[[ Records supplied open ]]

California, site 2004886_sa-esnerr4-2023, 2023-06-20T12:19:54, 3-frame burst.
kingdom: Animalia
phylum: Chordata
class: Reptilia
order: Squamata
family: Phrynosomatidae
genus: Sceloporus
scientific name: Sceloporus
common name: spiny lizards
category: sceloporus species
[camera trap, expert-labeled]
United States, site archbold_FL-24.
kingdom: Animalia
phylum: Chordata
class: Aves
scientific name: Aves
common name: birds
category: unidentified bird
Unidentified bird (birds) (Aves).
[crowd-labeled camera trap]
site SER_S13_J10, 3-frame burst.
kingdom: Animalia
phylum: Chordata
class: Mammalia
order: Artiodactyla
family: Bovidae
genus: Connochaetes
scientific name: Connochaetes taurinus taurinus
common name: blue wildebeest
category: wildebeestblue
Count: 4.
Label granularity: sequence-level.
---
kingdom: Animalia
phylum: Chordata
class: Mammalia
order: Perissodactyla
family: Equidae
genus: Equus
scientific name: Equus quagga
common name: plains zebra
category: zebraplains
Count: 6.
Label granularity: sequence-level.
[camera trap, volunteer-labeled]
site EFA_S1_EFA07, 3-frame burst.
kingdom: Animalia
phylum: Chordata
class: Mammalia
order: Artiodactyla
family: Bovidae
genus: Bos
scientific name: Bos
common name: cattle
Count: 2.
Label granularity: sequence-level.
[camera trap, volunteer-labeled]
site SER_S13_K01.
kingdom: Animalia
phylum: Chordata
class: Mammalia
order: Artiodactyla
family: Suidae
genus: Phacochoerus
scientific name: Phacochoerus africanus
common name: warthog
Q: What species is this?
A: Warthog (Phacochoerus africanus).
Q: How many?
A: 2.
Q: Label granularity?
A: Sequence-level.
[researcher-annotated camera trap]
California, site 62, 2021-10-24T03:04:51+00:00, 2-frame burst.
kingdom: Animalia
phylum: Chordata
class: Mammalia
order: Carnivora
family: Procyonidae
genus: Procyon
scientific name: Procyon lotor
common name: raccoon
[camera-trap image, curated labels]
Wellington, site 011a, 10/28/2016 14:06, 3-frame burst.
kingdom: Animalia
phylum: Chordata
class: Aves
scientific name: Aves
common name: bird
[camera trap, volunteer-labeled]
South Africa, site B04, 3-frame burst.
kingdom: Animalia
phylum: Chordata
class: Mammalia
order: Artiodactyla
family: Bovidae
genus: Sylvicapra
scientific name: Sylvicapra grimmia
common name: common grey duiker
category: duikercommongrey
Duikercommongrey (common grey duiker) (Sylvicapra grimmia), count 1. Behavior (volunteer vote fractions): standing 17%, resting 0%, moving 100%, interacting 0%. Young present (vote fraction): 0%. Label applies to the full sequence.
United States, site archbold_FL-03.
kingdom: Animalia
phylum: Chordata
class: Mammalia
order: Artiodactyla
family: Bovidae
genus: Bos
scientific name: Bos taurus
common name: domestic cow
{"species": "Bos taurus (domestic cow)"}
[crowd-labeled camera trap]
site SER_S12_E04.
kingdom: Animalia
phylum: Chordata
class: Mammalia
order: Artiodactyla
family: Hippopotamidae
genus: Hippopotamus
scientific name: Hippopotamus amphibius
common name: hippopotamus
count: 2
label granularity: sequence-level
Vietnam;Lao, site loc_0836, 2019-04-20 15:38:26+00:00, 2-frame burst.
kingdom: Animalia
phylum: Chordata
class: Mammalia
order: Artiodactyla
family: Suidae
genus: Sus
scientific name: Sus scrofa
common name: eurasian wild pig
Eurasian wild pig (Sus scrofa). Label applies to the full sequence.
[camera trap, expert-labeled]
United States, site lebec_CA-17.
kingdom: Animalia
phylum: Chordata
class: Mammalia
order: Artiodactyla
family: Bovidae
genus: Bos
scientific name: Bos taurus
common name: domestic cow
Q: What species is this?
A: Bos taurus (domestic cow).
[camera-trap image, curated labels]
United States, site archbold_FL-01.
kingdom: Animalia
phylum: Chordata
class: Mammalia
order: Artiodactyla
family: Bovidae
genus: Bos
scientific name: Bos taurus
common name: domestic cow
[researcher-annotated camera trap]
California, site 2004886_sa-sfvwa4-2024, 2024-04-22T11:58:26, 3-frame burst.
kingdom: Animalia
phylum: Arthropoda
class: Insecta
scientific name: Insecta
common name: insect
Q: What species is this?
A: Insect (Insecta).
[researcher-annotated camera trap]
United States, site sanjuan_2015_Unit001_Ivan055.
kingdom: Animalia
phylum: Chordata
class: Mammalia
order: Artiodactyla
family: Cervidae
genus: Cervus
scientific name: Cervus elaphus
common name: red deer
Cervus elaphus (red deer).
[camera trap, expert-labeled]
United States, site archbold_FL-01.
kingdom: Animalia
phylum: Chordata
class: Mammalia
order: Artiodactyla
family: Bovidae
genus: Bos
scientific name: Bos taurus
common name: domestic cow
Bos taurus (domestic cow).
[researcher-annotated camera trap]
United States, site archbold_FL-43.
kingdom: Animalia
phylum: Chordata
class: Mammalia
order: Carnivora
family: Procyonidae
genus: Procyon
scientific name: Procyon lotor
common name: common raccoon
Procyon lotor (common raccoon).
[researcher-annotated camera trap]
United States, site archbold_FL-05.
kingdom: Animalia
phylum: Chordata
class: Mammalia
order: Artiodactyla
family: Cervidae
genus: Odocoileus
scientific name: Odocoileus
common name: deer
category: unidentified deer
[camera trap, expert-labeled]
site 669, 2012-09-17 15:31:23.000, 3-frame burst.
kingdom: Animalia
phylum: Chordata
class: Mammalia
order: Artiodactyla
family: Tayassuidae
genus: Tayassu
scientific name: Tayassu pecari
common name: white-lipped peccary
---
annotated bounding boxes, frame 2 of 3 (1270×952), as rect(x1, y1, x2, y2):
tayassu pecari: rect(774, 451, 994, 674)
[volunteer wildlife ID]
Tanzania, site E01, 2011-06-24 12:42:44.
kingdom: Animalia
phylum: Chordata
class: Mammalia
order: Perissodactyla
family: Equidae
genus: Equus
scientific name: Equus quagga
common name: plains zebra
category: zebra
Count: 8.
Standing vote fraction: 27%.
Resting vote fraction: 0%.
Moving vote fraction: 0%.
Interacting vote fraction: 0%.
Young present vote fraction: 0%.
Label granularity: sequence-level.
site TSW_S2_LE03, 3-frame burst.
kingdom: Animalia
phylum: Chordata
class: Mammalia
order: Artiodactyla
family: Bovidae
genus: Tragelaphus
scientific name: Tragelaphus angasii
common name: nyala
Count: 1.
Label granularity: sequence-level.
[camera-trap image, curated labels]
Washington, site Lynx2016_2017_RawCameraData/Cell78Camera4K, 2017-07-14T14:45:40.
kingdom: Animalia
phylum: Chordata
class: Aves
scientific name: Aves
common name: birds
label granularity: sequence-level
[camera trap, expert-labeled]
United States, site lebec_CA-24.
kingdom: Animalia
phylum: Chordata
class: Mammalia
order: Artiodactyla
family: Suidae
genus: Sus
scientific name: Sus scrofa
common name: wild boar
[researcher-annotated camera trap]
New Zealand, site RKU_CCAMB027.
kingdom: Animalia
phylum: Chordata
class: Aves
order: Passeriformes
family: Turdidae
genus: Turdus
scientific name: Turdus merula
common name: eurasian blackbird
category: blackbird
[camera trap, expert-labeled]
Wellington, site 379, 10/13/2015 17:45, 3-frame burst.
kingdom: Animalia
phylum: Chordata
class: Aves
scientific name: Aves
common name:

[[ Records supplied closed ]]

The response should consist of every record, written out exactly as given.

Result of this exercise:
California, site 2004886_sa-esnerr4-2023, 2023-06-20T12:19:54, 3-frame burst.
kingdom: Animalia
phylum: Chordata
class: Reptilia
order: Squamata
family: Phrynosomatidae
genus: Sceloporus
scientific name: Sceloporus
common name: spiny lizards
category: sceloporus species
[camera trap, expert-labeled]
United States, site archbold_FL-24.
kingdom: Animalia
phylum: Chordata
class: Aves
scientific name: Aves
common name: birds
category: unidentified bird
Unidentified bird (birds) (Aves).
[crowd-labeled camera trap]
site SER_S13_J10, 3-frame burst.
kingdom: Animalia
phylum: Chordata
class: Mammalia
order: Artiodactyla
family: Bovidae
genus: Connochaetes
scientific name: Connochaetes taurinus taurinus
common name: blue wildebeest
category: wildebeestblue
Count: 4.
Label granularity: sequence-level.
---
kingdom: Animalia
phylum: Chordata
class: Mammalia
order: Perissodactyla
family: Equidae
genus: Equus
scientific name: Equus quagga
common name: plains zebra
category: zebraplains
Count: 6.
Label granularity: sequence-level.
[camera trap, volunteer-labeled]
site EFA_S1_EFA07, 3-frame burst.
kingdom: Animalia
phylum: Chordata
class: Mammalia
order: Artiodactyla
family: Bovidae
genus: Bos
scientific name: Bos
common name: cattle
Count: 2.
Label granularity: sequence-level.
[camera trap, volunteer-labeled]
site SER_S13_K01.
kingdom: Animalia
phylum: Chordata
class: Mammalia
order: Artiodactyla
family: Suidae
genus: Phacochoerus
scientific name: Phacochoerus africanus
common name: warthog
Q: What species is this?
A: Warthog (Phacochoerus africanus).
Q: How many?
A: 2.
Q: Label granularity?
A: Sequence-level.
[researcher-annotated camera trap]
California, site 62, 2021-10-24T03:04:51+00:00, 2-frame burst.
kingdom: Animalia
phylum: Chordata
class: Mammalia
order: Carnivora
family: Procyonidae
genus: Procyon
scientific name: Procyon lotor
common name: raccoon
[camera-trap image, curated labels]
Wellington, site 011a, 10/28/2016 14:06, 3-frame burst.
kingdom: Animalia
phylum: Chordata
class: Aves
scientific name: Aves
common name: bird
[camera trap, volunteer-labeled]
South Africa, site B04, 3-frame burst.
kingdom: Animalia
phylum: Chordata
class: Mammalia
order: Artiodactyla
family: Bovidae
genus: Sylvicapra
scientific name: Sylvicapra grimmia
common name: common grey duiker
category: duikercommongrey
Duikercommongrey (common grey duiker) (Sylvicapra grimmia), count 1. Behavior (volunteer vote fractions): standing 17%, resting 0%, moving 100%, interacting 0%. Young present (vote fraction): 0%. Label applies to the full sequence.
United States, site archbold_FL-03.
kingdom: Animalia
phylum: Chordata
class: Mammalia
order: Artiodactyla
family: Bovidae
genus: Bos
scientific name: Bos taurus
common name: domestic cow
{"species": "Bos taurus (domestic cow)"}
[crowd-labeled camera trap]
site SER_S12_E04.
kingdom: Animalia
phylum: Chordata
class: Mammalia
order: Artiodactyla
family: Hippopotamidae
genus: Hippopotamus
scientific name: Hippopotamus amphibius
common name: hippopotamus
count: 2
label granularity: sequence-level
Vietnam;Lao, site loc_0836, 2019-04-20 15:38:26+00:00, 2-frame burst.
kingdom: Animalia
phylum: Chordata
class: Mammalia
order: Artiodactyla
family: Suidae
genus: Sus
scientific name: Sus scrofa
common name: eurasian wild pig
Eurasian wild pig (Sus scrofa). Label applies to the full sequence.
[camera trap, expert-labeled]
United States, site lebec_CA-17.
kingdom: Animalia
phylum: Chordata
class: Mammalia
order: Artiodactyla
family: Bovidae
genus: Bos
scientific name: Bos taurus
common name: domestic cow
Q: What species is this?
A: Bos taurus (domestic cow).
[camera-trap image, curated labels]
United States, site archbold_FL-01.
kingdom: Animalia
phylum: Chordata
class: Mammalia
order: Artiodactyla
family: Bovidae
genus: Bos
scientific name: Bos taurus
common name: domestic cow
[researcher-annotated camera trap]
California, site 2004886_sa-sfvwa4-2024, 2024-04-22T11:58:26, 3-frame burst.
kingdom: Animalia
phylum: Arthropoda
class: Insecta
scientific name: Insecta
common name: insect
Q: What species is this?
A: Insect (Insecta).
[researcher-annotated camera trap]
United States, site sanjuan_2015_Unit001_Ivan055.
kingdom: Animalia
phylum: Chordata
class: Mammalia
order: Artiodactyla
family: Cervidae
genus: Cervus
scientific name: Cervus elaphus
common name: red deer
Cervus elaphus (red deer).
[camera trap, expert-labeled]
United States, site archbold_FL-01.
kingdom: Animalia
phylum: Chordata
class: Mammalia
order: Artiodactyla
family: Bovidae
genus: Bos
scientific name: Bos taurus
common name: domestic cow
Bos taurus (domestic cow).
[researcher-annotated camera trap]
United States, site archbold_FL-43.
kingdom: Animalia
phylum: Chordata
class: Mammalia
order: Carnivora
family: Procyonidae
genus: Procyon
scientific name: Procyon lotor
common name: common raccoon
Procyon lotor (common raccoon).
[researcher-annotated camera trap]
United States, site archbold_FL-05.
kingdom: Animalia
phylum: Chordata
class: Mammalia
order: Artiodactyla
family: Cervidae
genus: Odocoileus
scientific name: Odocoileus
common name: deer
category: unidentified deer
[camera trap, expert-labeled]
site 669, 2012-09-17 15:31:23.000, 3-frame burst.
kingdom: Animalia
phylum: Chordata
class: Mammalia
order: Artiodactyla
family: Tayassuidae
genus: Tayassu
scientific name: Tayassu pecari
common name: white-lipped peccary
---
annotated bounding boxes, frame 2 of 3 (1270×952), as rect(x1, y1, x2, y2):
tayassu pecari: rect(774, 451, 994, 674)
[volunteer wildlife ID]
Tanzania, site E01, 2011-06-24 12:42:44.
kingdom: Animalia
phylum: Chordata
class: Mammalia
order: Perissodactyla
family: Equidae
genus: Equus
scientific name: Equus quagga
common name: plains zebra
category: zebra
Count: 8.
Standing vote fraction: 27%.
Resting vote fraction: 0%.
Moving vote fraction: 0%.
Interacting vote fraction: 0%.
Young present vote fraction: 0%.
Label granularity: sequence-level.
site TSW_S2_LE03, 3-frame burst.
kingdom: Animalia
phylum: Chordata
class: Mammalia
order: Artiodactyla
family: Bovidae
genus: Tragelaphus
scientific name: Tragelaphus angasii
common name: nyala
Count: 1.
Label granularity: sequence-level.
[camera-trap image, curated labels]
Washington, site Lynx2016_2017_RawCameraData/Cell78Camera4K, 2017-07-14T14:45:40.
kingdom: Animalia
phylum: Chordata
class: Aves
scientific name: Aves
common name: birds
label granularity: sequence-level
[camera trap, expert-labeled]
United States, site lebec_CA-24.
kingdom: Animalia
phylum: Chordata
class: Mammalia
order: Artiodactyla
family: Suidae
genus: Sus
scientific name: Sus scrofa
common name: wild boar
[researcher-annotated camera trap]
New Zealand, site RKU_CCAMB027.
kingdom: Animalia
phylum: Chordata
class: Aves
order: Passeriformes
family: Turdidae
genus: Turdus
scientific name: Turdus merula
common name: eurasian blackbird
category: blackbird
[camera trap, expert-labeled]
Wellington, site 379, 10/13/2015 17:45, 3-frame burst.
kingdom: Animalia
phylum: Chordata
class: Aves
scientific name: Aves
common name:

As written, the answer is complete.